Get the agent running locally in minutes

Prerequisites

  • Python 3.11+
  • Node.js 18+
  • API keys: Tavily (search), Anthropic or OpenAI (LLM)

Setup & Run

# Clone and setup backend
git clone https://github.com/raulprocha/bluesky-post-explainer.git
cd bluesky-post-explainer
python3 -m venv venv
source venv/bin/activate
pip install -e ".[dev]"

# Setup frontend
cd frontend && npm install && cd ..

# Terminal 1: Backend (FastAPI)
uvicorn src.entrypoints.api:app --host 0.0.0.0 --port 8000

# Terminal 2: Frontend (React/Vite)
cd frontend && npm run dev

Open the frontend URL, paste your API keys and a Bluesky post URL, and watch the explanation stream in real-time.

Key Design Decisions

Engineering trade-offs and rationale

Why Hexagonal Architecture?

Enables swapping any component (search engine, LLM provider, reranker) without touching domain logic. Critical for a system that depends on multiple third-party APIs that may change or fail.

Why SSE over WebSockets?

The data flow is unidirectional (server → client). SSE is simpler, works natively with HTTP/2, auto-reconnects, and doesn't require a persistent bidirectional connection.

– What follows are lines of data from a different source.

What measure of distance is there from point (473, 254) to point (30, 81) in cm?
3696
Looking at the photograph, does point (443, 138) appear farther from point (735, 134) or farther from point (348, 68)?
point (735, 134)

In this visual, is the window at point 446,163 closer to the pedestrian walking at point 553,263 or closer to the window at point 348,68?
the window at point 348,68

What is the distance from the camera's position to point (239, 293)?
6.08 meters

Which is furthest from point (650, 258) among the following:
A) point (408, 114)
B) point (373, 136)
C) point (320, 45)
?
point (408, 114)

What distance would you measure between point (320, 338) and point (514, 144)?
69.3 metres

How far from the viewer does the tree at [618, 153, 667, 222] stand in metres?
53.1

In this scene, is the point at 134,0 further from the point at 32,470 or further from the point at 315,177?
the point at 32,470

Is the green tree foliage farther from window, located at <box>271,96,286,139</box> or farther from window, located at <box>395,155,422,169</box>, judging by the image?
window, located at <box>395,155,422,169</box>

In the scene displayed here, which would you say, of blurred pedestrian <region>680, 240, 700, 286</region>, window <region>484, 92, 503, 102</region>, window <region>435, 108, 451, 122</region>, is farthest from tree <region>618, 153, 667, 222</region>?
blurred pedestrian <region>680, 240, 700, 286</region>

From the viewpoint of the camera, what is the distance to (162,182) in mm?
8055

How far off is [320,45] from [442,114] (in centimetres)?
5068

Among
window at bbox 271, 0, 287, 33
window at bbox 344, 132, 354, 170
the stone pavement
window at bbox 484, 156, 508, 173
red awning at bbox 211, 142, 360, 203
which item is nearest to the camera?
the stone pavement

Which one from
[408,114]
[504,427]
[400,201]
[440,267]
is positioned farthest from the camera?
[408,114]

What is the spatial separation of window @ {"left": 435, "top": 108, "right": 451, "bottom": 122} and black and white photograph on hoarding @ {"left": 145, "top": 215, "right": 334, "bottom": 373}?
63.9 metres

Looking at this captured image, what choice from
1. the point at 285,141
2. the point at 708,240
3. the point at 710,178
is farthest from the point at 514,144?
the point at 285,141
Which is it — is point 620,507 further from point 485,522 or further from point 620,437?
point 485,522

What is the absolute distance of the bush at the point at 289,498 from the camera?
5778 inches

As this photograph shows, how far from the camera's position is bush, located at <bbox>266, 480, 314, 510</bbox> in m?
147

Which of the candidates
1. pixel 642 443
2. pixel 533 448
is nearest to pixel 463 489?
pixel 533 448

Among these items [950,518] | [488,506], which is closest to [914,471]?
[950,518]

Why Cross-Encoder Reranking?

Search APIs return keyword-relevant results, but not always semantically relevant to the post's intent. The cross-encoder reranks by actual meaning overlap, significantly improving explanation quality.

Why Multi-LLM Routing?

No single LLM provider guarantees 100% uptime. Routing provides resilience, cost optimization (use cheaper models when quality is sufficient), and flexibility to adopt better models as they release.

Why Local Query Rewriter Option?

Qwen2.5-0.5B runs on CPU with no API cost. Useful for development, testing, and environments with limited API budgets. Quality is lower but acceptable for most posts.